A blog about Software Engineering and other stuff not related to programming
O principal motivo de ter escolhido a profissão dentro da área de desenvolvimento de software foi a baixa barreira de entrada: eram necessários apenas um computador, acesso à internet e muito tempo livre para estudar e colocar em prática desenvolvendo projetos pessoais até chamar a atenção das pessoas recrutadoras, eventualmente conseguindo uma vaga de emprego na área.
Comparando com outras profissões com uma maior barreira de entrada como a biomedicina, por exemplo, é necessário acesso a um laboratório e a equipamentos de preços proibitivos.
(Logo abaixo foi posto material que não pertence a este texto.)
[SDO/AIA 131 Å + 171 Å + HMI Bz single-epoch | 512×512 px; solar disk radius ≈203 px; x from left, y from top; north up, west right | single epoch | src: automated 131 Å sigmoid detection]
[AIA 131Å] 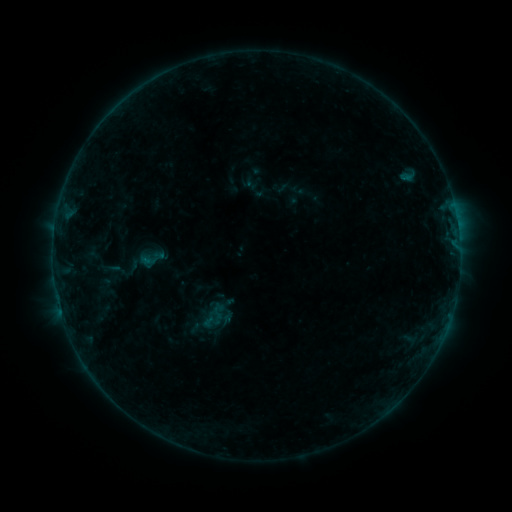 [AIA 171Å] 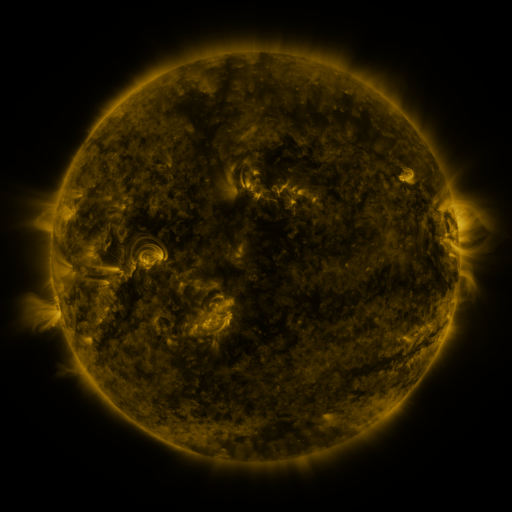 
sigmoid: <bbox>136, 244, 168, 273</bbox>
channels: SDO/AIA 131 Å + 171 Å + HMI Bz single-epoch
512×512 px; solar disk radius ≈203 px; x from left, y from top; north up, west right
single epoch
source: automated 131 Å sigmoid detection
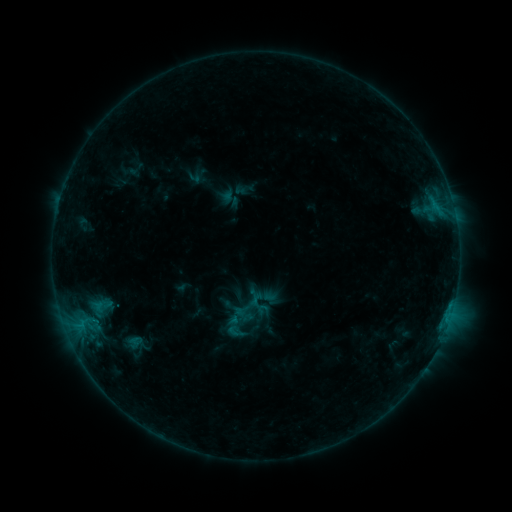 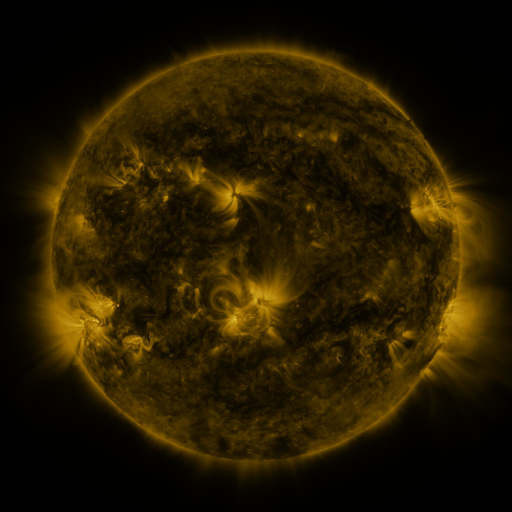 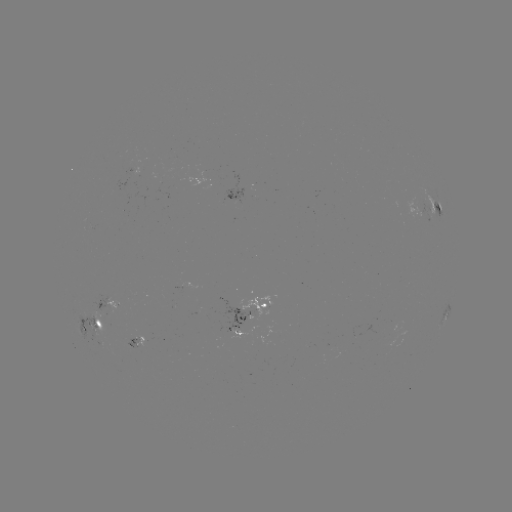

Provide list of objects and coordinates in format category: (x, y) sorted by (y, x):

Observei na tecnologia um grande potencial que exigia algo que não é barato, mas eu tinha de sobra: tempo para me dedicar a estudar e validar o que aprendia, na prática.
Até pouco tempo atrás, apenas o esforço e experiência de uma ou mais pessoas eram necessários para produzir um produto de software com qualidade semelhante ou até melhor que os produtos gerados por grandes empresas, sem a barreira de entrada financeira de um investimento inicial. Enxerguei a profissão perfeita para me proporcionar possibilidade de começar do zero quantas vezes fosse necessário, afinal só precisava de tempo livre e força de vontade para ser capaz de gerar valor recomeçando o ciclo de chamar a atenção de recrutadores quantas vezes fosse preciso.
Mas o cenário mudou, recentemente com o novo padrão que está se estabelecendo na área de desenvolvimento de software no qual o uso de LLMs (Large Language Models) capazes de escrever código de qualidade a partir de instruções não mais em uma linguagem específica para programação, mas sim na mesma linguagem que usamos para comunicação entre humanos. A barreira de entrada é imposta quando entendemos que as LLMs estão cada vez mais superando a capacidade humana de escrever código de qualidade. Isso eleva o padrão do mercado, e agora o esforço necessário para produzir um código com mesmo nível de qualidade e com a mesma velocidade que as empresas grandes conseguem, não é mais possível apenas com a sua força de vontade, tempo livre e um computador com acesso à internet. Agora é necessário acesso a uma boa LLM. Apesar de hoje já conseguirmos rodar LLMs de forma local, nada se compara à performance obtida pelos modelos fechados e comercializados, além da infraestrutura necessária para rodar uma LLM localmente.
Não me oponho ao uso de LLMs no desenvolvimento de software, já as utilizo no meu dia a dia de forma produtiva. Não me importo em reduzir o contato direto com o código, foi a porta de entrada no início da minha carreira, hoje isso assume um papel secundário e o foco se torna o pensamento estratégico aplicado à definição da arquitetura dos sistemas mantendo a qualidade e a capacidade de extensão para atender a novos casos de uso.
Mas proponho a reflexão para um plano B no caso em que as ferramentas para geração de código passem a ter um acesso mais restritivo favorecendo apenas quem possui maior poder aquisitivo, provocando uma financeirização da produtividade.